**Exercise aim**
Copy the following lines word for word, omitting the pictures.

**Spatial questions linked to pictures**

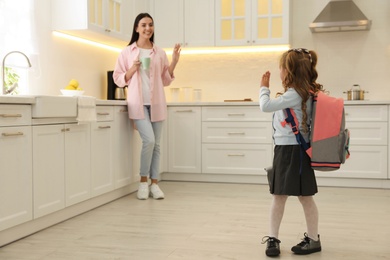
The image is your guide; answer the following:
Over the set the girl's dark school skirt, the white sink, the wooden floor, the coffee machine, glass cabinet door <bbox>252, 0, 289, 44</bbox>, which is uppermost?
glass cabinet door <bbox>252, 0, 289, 44</bbox>

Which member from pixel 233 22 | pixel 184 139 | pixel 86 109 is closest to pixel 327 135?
pixel 86 109

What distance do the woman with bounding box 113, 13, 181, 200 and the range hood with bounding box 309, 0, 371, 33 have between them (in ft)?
5.64

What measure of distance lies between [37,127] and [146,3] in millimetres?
2895

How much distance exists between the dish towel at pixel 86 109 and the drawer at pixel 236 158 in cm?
178

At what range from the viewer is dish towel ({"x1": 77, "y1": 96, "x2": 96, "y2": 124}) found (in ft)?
11.6

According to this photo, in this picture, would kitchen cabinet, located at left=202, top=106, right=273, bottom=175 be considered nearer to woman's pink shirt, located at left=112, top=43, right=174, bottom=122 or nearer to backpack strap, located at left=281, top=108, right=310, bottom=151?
woman's pink shirt, located at left=112, top=43, right=174, bottom=122

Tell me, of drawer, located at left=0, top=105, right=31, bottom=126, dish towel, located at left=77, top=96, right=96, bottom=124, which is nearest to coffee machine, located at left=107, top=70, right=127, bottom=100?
dish towel, located at left=77, top=96, right=96, bottom=124

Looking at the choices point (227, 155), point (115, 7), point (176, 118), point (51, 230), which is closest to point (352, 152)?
point (227, 155)

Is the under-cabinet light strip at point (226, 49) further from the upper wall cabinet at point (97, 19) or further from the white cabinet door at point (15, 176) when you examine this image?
the white cabinet door at point (15, 176)

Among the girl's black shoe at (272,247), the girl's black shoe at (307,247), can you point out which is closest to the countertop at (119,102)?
the girl's black shoe at (272,247)

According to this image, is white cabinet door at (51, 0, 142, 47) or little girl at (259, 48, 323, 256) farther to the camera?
white cabinet door at (51, 0, 142, 47)

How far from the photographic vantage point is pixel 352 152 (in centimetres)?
488

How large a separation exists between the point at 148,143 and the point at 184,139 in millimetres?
1052

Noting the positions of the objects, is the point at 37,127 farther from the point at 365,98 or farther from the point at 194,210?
the point at 365,98
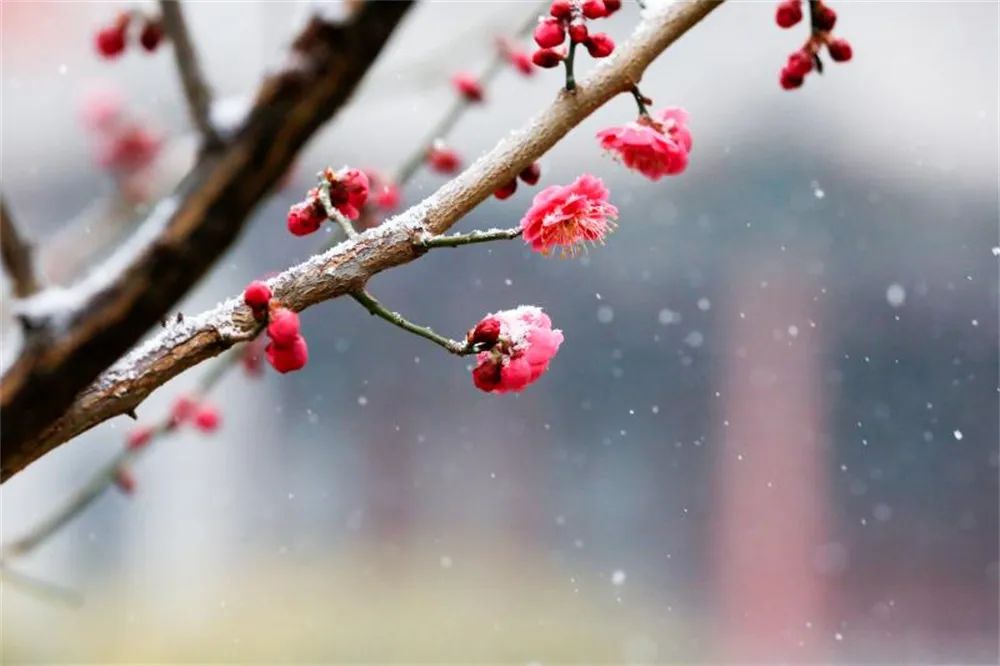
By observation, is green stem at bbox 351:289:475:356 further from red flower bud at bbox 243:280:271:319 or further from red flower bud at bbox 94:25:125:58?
red flower bud at bbox 94:25:125:58

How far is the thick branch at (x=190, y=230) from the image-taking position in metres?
0.42

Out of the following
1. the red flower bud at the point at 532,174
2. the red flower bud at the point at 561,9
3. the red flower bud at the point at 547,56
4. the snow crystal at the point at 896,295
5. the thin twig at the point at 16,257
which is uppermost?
the snow crystal at the point at 896,295

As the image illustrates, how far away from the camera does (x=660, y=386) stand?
4.31m

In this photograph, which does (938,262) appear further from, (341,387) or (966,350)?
(341,387)

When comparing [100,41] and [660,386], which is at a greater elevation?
[660,386]

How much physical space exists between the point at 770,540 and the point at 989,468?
0.78 m

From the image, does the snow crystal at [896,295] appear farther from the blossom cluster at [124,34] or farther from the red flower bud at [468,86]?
the blossom cluster at [124,34]

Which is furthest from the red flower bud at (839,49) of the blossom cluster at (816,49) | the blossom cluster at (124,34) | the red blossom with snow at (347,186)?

**Result below**
The image is your guide; answer the following:
Over the set the girl's dark school skirt, the white sink, the wooden floor, the coffee machine, glass cabinet door <bbox>252, 0, 289, 44</bbox>, which is uppermost?
glass cabinet door <bbox>252, 0, 289, 44</bbox>

Which member from pixel 233 22 | pixel 184 139 | pixel 86 109 is closest to pixel 327 135?
pixel 86 109

What distance do the woman with bounding box 113, 13, 181, 200 and the range hood with bounding box 309, 0, 371, 33 have between them (in ft)?
5.64

What measure of distance lies between [37,127] and [146,3] in millimetres?
2895

How much distance exists between the dish towel at pixel 86 109 and the drawer at pixel 236 158 in cm?
178

At what range from the viewer is dish towel ({"x1": 77, "y1": 96, "x2": 96, "y2": 124}) found (in ft)?
11.6

According to this photo, in this picture, would kitchen cabinet, located at left=202, top=106, right=273, bottom=175 be considered nearer to woman's pink shirt, located at left=112, top=43, right=174, bottom=122 or nearer to backpack strap, located at left=281, top=108, right=310, bottom=151?
woman's pink shirt, located at left=112, top=43, right=174, bottom=122

Tell me, of drawer, located at left=0, top=105, right=31, bottom=126, dish towel, located at left=77, top=96, right=96, bottom=124, which is nearest to coffee machine, located at left=107, top=70, right=127, bottom=100?
dish towel, located at left=77, top=96, right=96, bottom=124

Looking at the choices point (227, 155), point (115, 7), point (176, 118), point (51, 230), which is closest to point (352, 152)?
point (227, 155)

Is the under-cabinet light strip at point (226, 49) further from the upper wall cabinet at point (97, 19) or further from the white cabinet door at point (15, 176) when you examine this image?
the white cabinet door at point (15, 176)

Among the girl's black shoe at (272,247), the girl's black shoe at (307,247), can you point out which is closest to the countertop at (119,102)?
the girl's black shoe at (272,247)

According to this image, is white cabinet door at (51, 0, 142, 47) or little girl at (259, 48, 323, 256) farther to the camera?
white cabinet door at (51, 0, 142, 47)

How far from the photographic vantage point is pixel 352 152 (in centimetres)?
488

How large a separation exists between the point at 148,143 and the point at 184,139 in millimetres?
1052

Noting the positions of the objects, is the point at 37,127 farther from the point at 365,98 or farther from the point at 194,210?
the point at 365,98
By observation, is green stem at bbox 351:289:475:356 further from red flower bud at bbox 243:280:271:319 or further from red flower bud at bbox 94:25:125:58?
red flower bud at bbox 94:25:125:58

How far is the thick branch at (x=190, y=230) from the image-taking position in metres?
0.42

Out of the following
1. the red flower bud at the point at 532,174
2. the red flower bud at the point at 561,9
3. the red flower bud at the point at 547,56
4. the snow crystal at the point at 896,295
5. the thin twig at the point at 16,257
which is uppermost?
the snow crystal at the point at 896,295

As the image illustrates, how far away from the camera does (x=660, y=386) stand?
4.31m

In this photograph, which does (938,262) appear further from, (341,387) or (966,350)?
(341,387)

When comparing [100,41] and [660,386], which is at a greater elevation?
[660,386]

How much physical space exists between the point at 770,540 and the point at 989,468?
0.78 m

From the image, does the snow crystal at [896,295] appear farther from the blossom cluster at [124,34] or farther from the red flower bud at [468,86]?
the blossom cluster at [124,34]

Which is furthest from the red flower bud at (839,49) of the blossom cluster at (816,49) | the blossom cluster at (124,34) | the red blossom with snow at (347,186)?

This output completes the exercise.